Recensione di Jacob von Gunten di Robert Walser, Milano : Adelphi, 2014
All’opera di Walser si addice quantomai la definizione di Bildungsroman. Non solo perché la storia riguarda la formazione del protagonista in una scuola per maggiordomi, ma proprio per via dei cambiamenti cui egli va incontro. Scappato di casa, Jacob va volontariamente incontro a una vita da servitore, come a scontare la pena per un’esistenza che forse giudicava ingiustamente piena di agi.

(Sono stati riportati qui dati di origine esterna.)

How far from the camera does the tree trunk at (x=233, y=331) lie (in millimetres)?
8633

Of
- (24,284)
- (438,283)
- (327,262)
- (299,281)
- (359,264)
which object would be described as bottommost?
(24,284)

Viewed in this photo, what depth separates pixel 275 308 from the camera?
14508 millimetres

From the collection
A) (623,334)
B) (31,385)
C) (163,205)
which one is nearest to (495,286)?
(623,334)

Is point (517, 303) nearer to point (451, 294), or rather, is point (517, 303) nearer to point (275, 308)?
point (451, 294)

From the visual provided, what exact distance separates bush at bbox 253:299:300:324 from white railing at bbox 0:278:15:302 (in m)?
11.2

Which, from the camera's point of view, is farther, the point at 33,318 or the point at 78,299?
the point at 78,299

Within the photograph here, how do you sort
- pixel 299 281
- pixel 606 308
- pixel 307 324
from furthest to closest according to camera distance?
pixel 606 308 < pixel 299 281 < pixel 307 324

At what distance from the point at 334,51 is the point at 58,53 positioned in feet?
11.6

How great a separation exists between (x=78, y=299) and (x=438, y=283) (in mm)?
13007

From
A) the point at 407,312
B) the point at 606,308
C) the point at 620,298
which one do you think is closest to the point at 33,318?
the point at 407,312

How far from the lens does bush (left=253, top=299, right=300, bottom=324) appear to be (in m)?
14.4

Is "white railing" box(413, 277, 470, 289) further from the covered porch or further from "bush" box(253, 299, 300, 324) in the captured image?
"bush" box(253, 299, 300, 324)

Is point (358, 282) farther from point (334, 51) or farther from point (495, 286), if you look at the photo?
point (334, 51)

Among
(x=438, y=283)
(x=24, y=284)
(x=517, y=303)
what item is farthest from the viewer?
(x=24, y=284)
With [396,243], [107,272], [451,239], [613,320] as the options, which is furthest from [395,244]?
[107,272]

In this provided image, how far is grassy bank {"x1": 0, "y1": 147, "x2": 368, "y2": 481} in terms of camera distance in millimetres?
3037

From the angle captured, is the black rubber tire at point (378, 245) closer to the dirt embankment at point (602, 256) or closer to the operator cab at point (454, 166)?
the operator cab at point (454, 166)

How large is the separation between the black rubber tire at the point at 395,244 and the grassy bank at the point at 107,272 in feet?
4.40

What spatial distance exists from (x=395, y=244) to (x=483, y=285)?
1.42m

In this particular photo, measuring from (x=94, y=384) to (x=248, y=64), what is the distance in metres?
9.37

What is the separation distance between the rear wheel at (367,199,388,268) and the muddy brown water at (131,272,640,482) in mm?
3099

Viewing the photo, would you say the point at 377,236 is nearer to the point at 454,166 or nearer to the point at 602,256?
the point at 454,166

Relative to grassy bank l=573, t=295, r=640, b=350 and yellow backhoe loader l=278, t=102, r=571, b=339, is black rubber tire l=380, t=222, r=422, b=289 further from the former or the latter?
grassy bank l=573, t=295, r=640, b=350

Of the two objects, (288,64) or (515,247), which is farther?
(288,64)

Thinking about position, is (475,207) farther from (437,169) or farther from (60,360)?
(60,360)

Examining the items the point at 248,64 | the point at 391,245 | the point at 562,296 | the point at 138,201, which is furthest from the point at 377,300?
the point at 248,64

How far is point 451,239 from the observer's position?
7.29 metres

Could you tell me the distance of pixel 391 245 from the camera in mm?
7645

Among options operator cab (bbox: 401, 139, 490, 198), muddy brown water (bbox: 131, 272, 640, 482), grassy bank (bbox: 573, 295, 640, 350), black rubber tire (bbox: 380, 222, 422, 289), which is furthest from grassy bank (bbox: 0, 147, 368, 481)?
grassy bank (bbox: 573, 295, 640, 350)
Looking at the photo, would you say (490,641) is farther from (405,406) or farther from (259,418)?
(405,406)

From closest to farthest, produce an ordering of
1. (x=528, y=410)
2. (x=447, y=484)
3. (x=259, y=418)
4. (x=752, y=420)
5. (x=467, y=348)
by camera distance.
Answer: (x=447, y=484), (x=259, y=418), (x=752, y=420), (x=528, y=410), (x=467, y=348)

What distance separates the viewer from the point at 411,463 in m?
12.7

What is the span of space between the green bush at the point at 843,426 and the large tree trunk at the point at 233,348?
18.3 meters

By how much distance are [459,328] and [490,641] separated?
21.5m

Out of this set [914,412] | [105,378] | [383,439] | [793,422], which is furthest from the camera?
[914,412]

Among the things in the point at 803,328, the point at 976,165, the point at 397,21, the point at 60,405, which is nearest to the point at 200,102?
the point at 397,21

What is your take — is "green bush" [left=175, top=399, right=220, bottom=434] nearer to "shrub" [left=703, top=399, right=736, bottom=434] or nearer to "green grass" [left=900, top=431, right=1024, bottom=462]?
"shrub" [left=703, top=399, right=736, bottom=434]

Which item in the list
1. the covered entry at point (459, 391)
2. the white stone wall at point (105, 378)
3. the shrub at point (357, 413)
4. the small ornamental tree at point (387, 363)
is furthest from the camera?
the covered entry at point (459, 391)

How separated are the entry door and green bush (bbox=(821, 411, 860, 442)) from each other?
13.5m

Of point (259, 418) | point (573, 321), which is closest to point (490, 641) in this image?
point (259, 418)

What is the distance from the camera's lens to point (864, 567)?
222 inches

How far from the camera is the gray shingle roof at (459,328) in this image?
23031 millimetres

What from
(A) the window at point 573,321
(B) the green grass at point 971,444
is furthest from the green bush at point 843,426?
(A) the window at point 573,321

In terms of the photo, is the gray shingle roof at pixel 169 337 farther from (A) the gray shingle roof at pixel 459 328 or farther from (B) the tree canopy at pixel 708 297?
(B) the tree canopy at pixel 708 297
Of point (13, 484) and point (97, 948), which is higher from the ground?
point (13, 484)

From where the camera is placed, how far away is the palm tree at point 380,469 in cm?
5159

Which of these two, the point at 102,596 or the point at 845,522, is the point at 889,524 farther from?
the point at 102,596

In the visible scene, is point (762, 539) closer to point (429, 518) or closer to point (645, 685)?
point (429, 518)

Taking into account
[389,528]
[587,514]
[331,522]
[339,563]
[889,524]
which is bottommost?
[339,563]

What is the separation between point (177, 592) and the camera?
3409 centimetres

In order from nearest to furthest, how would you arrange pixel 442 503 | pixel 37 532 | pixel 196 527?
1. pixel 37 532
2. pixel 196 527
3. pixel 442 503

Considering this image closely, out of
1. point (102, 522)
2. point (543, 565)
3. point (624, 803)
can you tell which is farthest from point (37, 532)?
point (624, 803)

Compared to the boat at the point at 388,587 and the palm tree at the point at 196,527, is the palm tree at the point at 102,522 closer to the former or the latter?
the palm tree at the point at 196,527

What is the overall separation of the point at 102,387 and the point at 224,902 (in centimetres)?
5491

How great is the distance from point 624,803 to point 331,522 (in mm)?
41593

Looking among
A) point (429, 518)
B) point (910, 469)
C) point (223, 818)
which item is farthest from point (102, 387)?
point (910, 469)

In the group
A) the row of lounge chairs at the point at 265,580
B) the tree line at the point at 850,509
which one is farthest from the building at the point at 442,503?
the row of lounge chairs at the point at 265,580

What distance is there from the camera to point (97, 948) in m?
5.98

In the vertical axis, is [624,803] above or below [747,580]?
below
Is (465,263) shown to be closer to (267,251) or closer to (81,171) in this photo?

Il confronto con gli altri personaggi lo forgia e lo fa crescere, e il suo rapporto con loro cambia via via: il direttore della scuola da principio lo atterrisce (e lo picchia a dovere), ma Jacob arriverà a rispettare ciecamente; la sorella del direttore, verso cui prima nutre un amore ideale, gli susciterà poi un sentimento di pena; i compagni, dai quali all’inizio si sentiva distaccato, per i quali proverà un’amicizia strana ma sincera.
Coevo de I turbamenti del giovane Torless, Jakob von Gunten ne condivide la visione della scuola come microcosmo rappresentativo della vita nel suo complesso, ma i “turbamenti” descritti da Walser sono come diluiti, vissuti in modo distaccato, come in una distante visione retrospettiva.
Pur nella sua brevità, Jakob von Gunten ha i ritmi di un romanzo di ampio respiro, al pari dei migliori esempi della tradizione mitteleuropea di inizio Novecento. I diversi livelli di lettura ne fanno un’opera godibile, profonda, che vale l’accostamento ai più celebri Musil e Kafka (che indicò Walser come proprio precursore).